Correlation of in situ mechanosensitive responses of the Moraxella catarrhalis adhesin UspA1 with fibronectin and receptor CEACAM1 binding

Abstract

Bacterial cell surfaces are commonly decorated with a layer formed from multiple copies of adhesin proteins whose binding interactions initiate colonization and infection processes. In this study, we investigate the physical deformability of the UspA1 adhesin protein from Moraxella catarrhalis, a causative agent of middle-ear infections in humans. UspA1 binds a range of extracellular proteins including fibronectin, and the epithelial cellular receptor carcinoembryonic antigen-related cell adhesion molecule 1 (CEACAM1). Electron microscopy indicates that unliganded UspA1 is densely packed at, and extends about 800 Å from, the Moraxella surface. Using a modified atomic force microscope, we show that the adhesive properties and thickness of the UspA1 layer at the cell surface varies on addition of either fibronectin or CEACAM1. This in situ analysis is then correlated with the molecular structure of UspA1. To provide an overall model for UspA1, we have determined crystal structures for two N-terminal fragments which are then combined with a previous structure of the CEACAM1-binding site. We show that the UspA1-fibronectin complex is formed between UspA1 head region and the 13th type-III domain of fibronectin and, using X-ray scattering, that the complex involves an angular association between these two proteins. In combination with a previous study, which showed that the CEACAM1-UspA1 complex is distinctively bent in solution, we correlate these observations on isolated fragments of UspA1 with its in situ response on the cell surface. This study therefore provides a rare direct demonstration of protein conformational change at the cell surface.

Fig. 1.

Moraxella cell surface, domain organization, and head region structure of UspA1. (A) Electron micrograph showing extended UspA1 molecules at the Mx surface. (Scale bar: 50 nm.) (B) Schematic showing full length UspA1 comprises five regions, each colored separately and labeled.
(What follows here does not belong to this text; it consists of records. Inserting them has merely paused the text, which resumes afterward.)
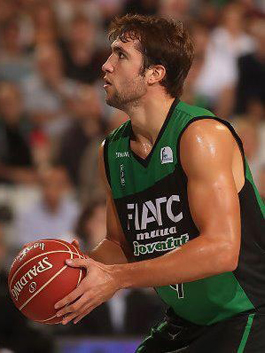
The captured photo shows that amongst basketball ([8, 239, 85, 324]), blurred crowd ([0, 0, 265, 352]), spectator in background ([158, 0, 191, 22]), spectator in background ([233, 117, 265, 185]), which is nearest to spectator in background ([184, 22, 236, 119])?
blurred crowd ([0, 0, 265, 352])

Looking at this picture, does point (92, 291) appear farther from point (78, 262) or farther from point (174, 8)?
point (174, 8)

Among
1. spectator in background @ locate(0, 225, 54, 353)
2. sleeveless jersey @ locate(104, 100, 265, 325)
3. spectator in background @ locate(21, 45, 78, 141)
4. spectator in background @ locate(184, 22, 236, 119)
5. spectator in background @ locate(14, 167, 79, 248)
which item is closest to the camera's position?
sleeveless jersey @ locate(104, 100, 265, 325)

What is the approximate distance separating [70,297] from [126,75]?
1.08 metres

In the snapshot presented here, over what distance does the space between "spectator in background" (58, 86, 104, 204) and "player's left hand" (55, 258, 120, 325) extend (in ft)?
15.2

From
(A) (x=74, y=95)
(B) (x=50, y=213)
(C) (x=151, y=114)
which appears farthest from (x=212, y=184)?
(A) (x=74, y=95)

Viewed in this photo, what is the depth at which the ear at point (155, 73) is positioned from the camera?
3.81 m

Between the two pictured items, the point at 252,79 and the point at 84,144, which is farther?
the point at 252,79

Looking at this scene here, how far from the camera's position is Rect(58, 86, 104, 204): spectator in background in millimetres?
8094

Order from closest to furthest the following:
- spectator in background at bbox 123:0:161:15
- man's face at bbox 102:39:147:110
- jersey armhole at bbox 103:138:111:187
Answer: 1. man's face at bbox 102:39:147:110
2. jersey armhole at bbox 103:138:111:187
3. spectator in background at bbox 123:0:161:15

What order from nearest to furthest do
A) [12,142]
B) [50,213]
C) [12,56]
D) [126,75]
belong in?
[126,75]
[50,213]
[12,142]
[12,56]

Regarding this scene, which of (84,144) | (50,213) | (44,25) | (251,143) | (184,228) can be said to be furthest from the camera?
(44,25)

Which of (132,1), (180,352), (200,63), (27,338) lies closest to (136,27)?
(180,352)

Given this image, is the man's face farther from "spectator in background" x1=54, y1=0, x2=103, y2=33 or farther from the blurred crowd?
"spectator in background" x1=54, y1=0, x2=103, y2=33

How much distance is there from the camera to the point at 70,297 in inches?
131
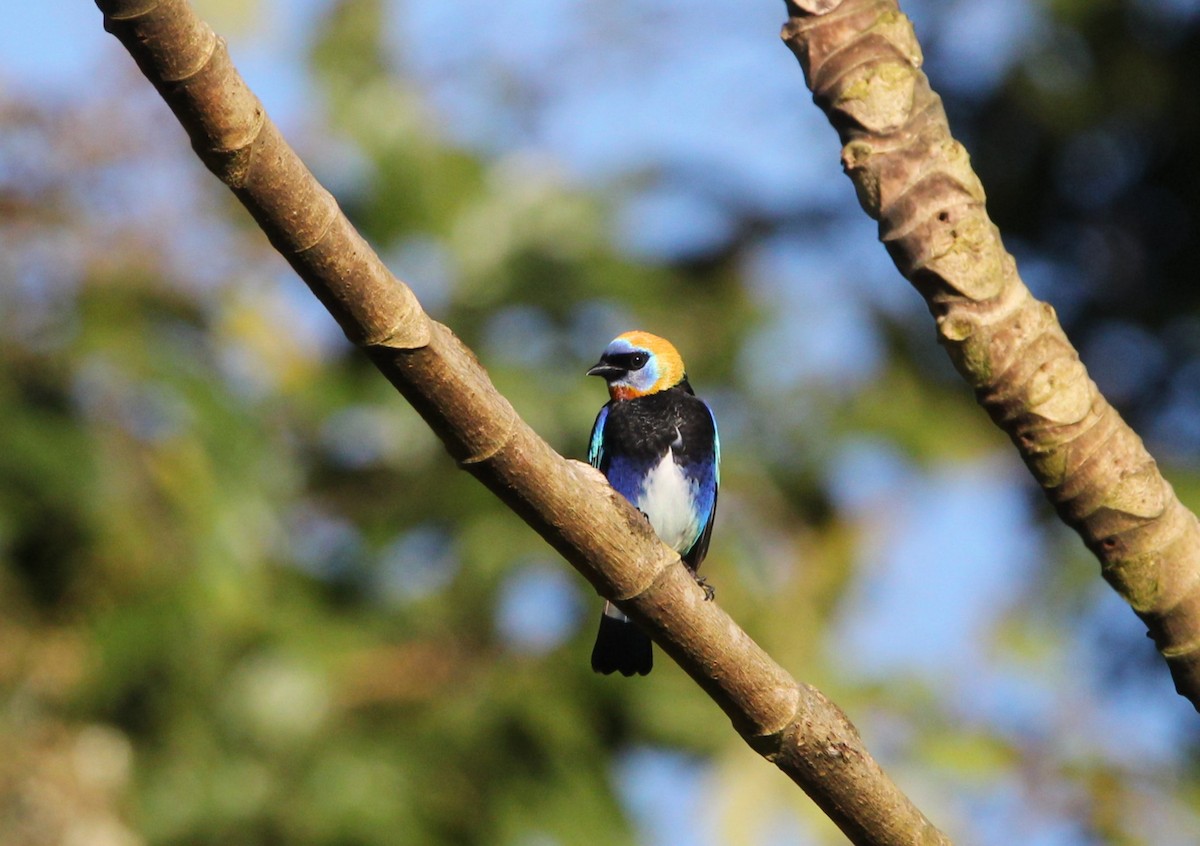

Constructs for which crystal structures are determined are also shown. TM, transmembrane. (C–E) Ribbon representations of the crystal structures of (C) UspA1^(165–366), (D) UspA1^(42–345), and (E) composite model of UspA1^(42–366). In C and D, each chain is colored separately; E is colored by domain as per B.

Fig. 2.

Atomic force microscopy analysis of Mx bacteria. (A) A sinusoidal sideways movement is imparted to the sample stage in order to gently push a single adsorbed bacterium (blue sphere; pale-blue outer layer represents surface adhesins) against the cantilever. The change in the sample stage position (Δx₁) required to achieve contact is measured upon addition of either ligand (CEACAM1 or Fn) or buffer/control protein. The graphs on the right show representative data measured for the change in the contact point position before (in red) and after (in green) the addition of (B) control, (C) CEACAM1, and (D) FNIII_12,13,14. The red and green lines represent the mean value of the red and green points, respectively.

Fig. 3.

SAXS analysis of UspA1^(42–366)-FnIII_12–15 complex. (A) Molecular envelope (orange) defined by ab initio bead modeling, with five independent rigid-body reconstructions shown as C^α ribbons, with each reconstruction displayed in a different color. (B) Representative rigid-body reconstruction of UspA1–Fn complex, with UspA1^(165–366) colored as in Fig. 1C and FnIII_12–15 as a C^α cartoon colored by domain and labeled. Heparin-binding residues are shown as spheres. (C) Overall model for UspA1^(154–869) (colored as in Fig. 1C) and deformation associated with sequentially binding Fn (colored as in B) and CEACAM-1 (in gray). The remainder of the Fn molecule is symbolized as a rough yellow ellipsoid (not to scale). The distances and uncertainties shown are from the LMFM analysis and represent the decrease in overall UspA1 length resulting from binding of each ligand. The bending angle on binding CEACAM1 required to achieve this change has been calculated from the linear dimensions of the combined crystal structures and is estimated to be approximately 45 ± 15°, which is within the range of movement observed in a prior molecular dynamics simulation (7).